_EXERCISE DETAILS_
Pictures aside, write out the data exactly as it reads.

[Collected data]
● ● ●

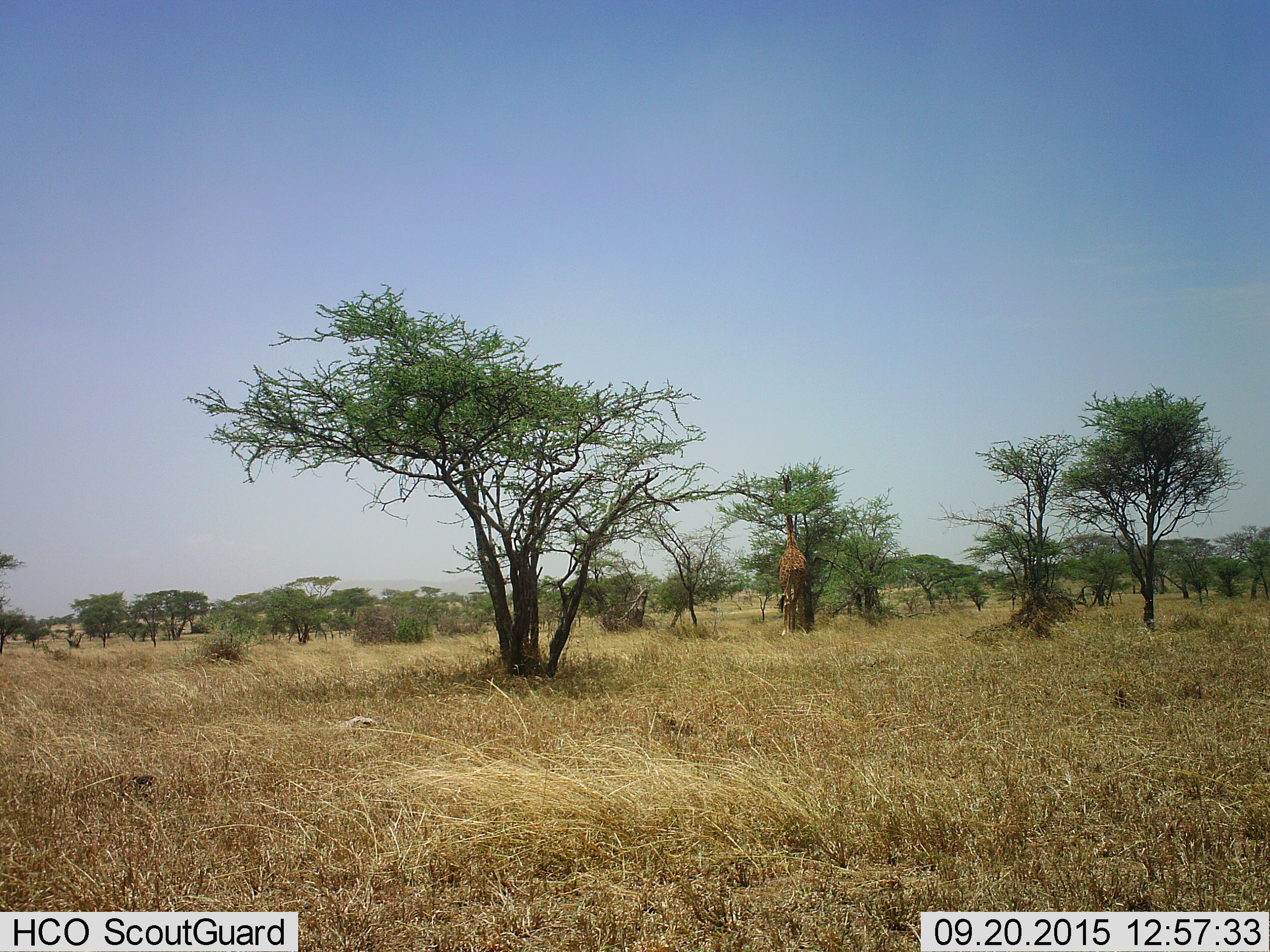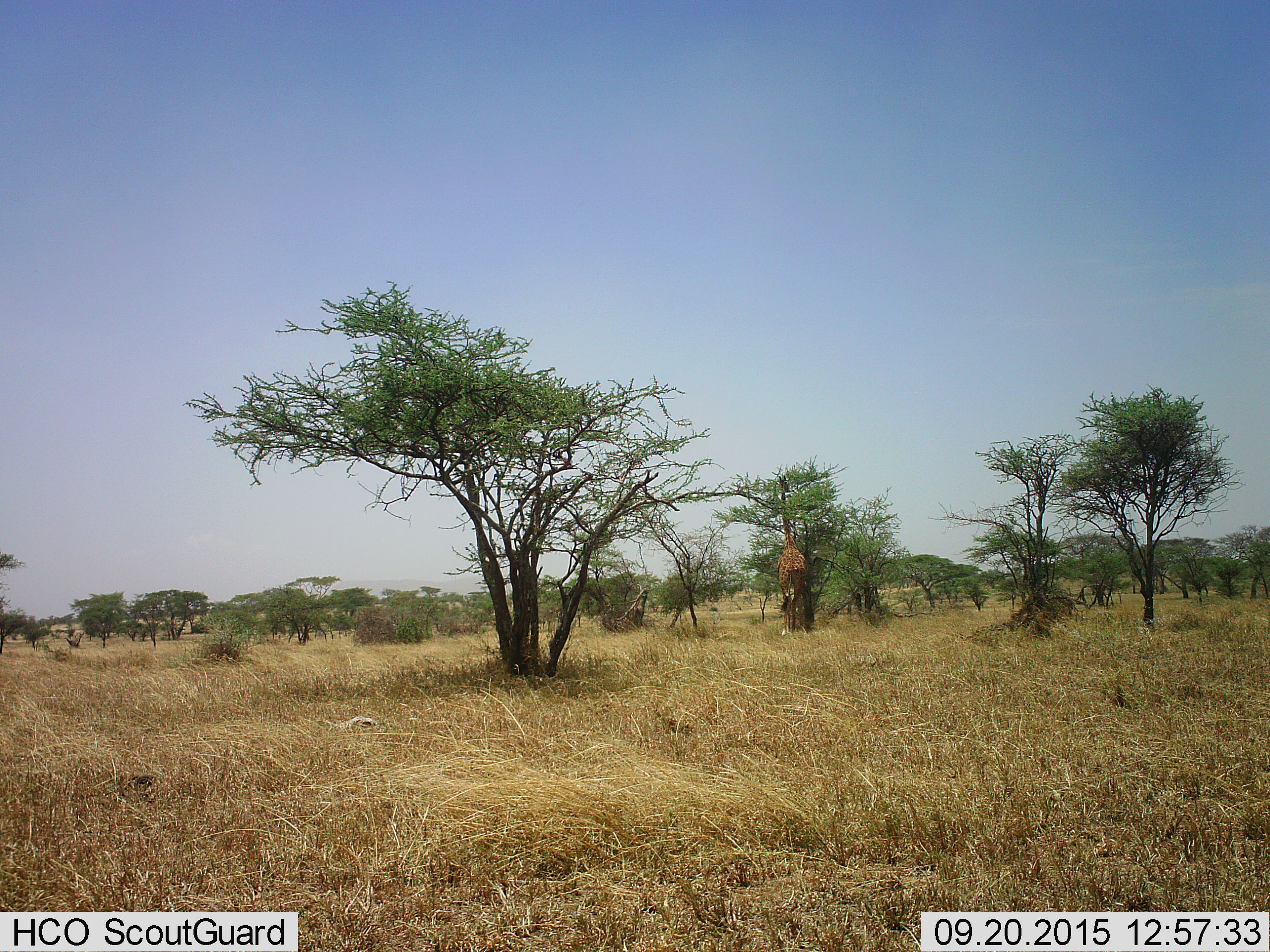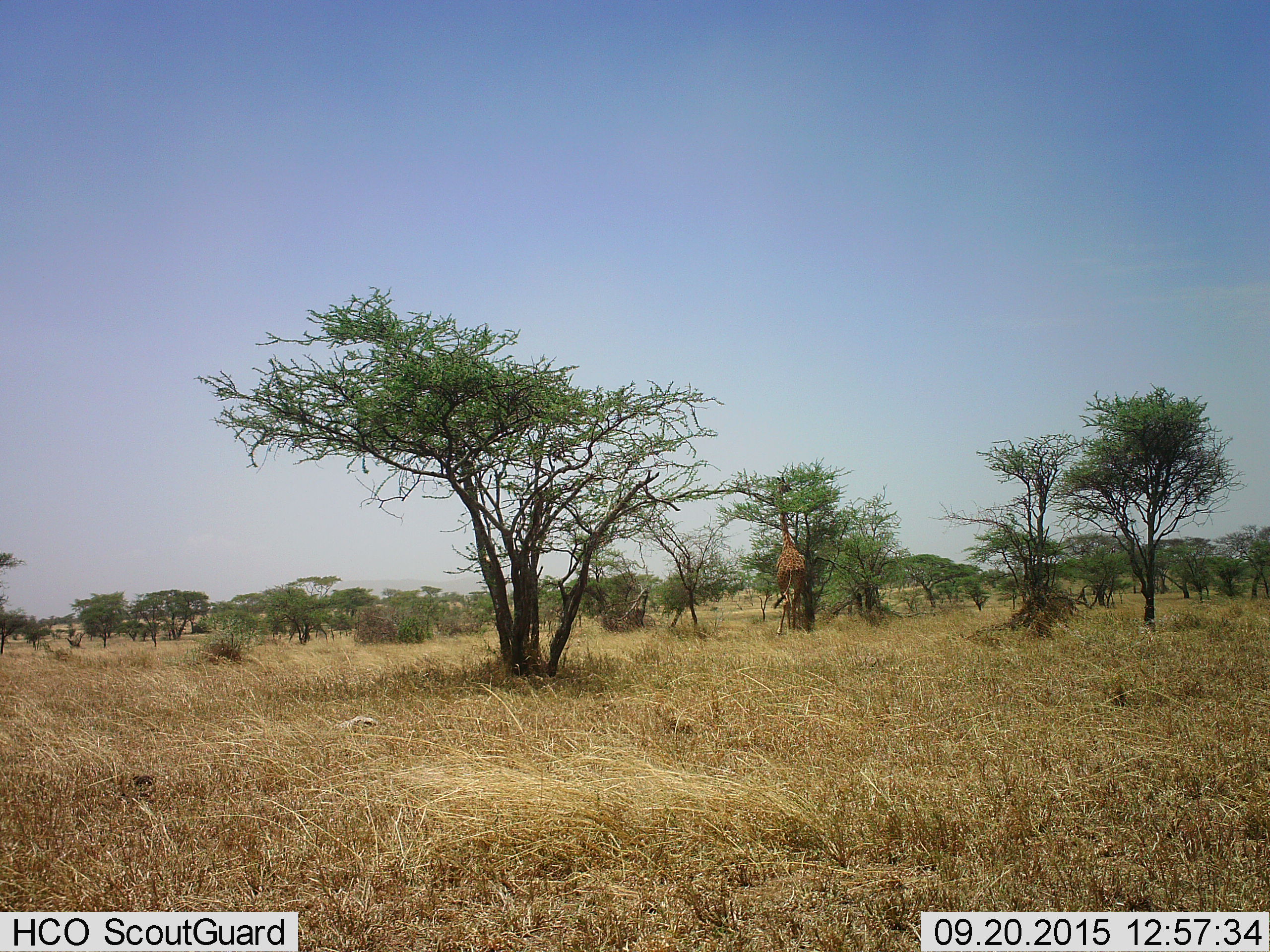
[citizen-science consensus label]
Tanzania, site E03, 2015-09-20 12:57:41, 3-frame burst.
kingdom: Animalia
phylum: Chordata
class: Mammalia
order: Artiodactyla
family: Giraffidae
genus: Giraffa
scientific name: Giraffa camelopardalis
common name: giraffe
Giraffe (Giraffa camelopardalis), count 1. Behavior (volunteer vote fractions): standing 28%, resting 0%, moving 0%, interacting 0%. Young present (vote fraction): 6%. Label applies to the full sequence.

● ● ●

_WRITTEN SOLUTION_
[citizen-science consensus label]
Tanzania, site E03, 2015-09-20 12:57:41, 3-frame burst.
kingdom: Animalia
phylum: Chordata
class: Mammalia
order: Artiodactyla
family: Giraffidae
genus: Giraffa
scientific name: Giraffa camelopardalis
common name: giraffe
Giraffe (Giraffa camelopardalis), count 1. Behavior (volunteer vote fractions): standing 28%, resting 0%, moving 0%, interacting 0%. Young present (vote fraction): 6%. Label applies to the full sequence.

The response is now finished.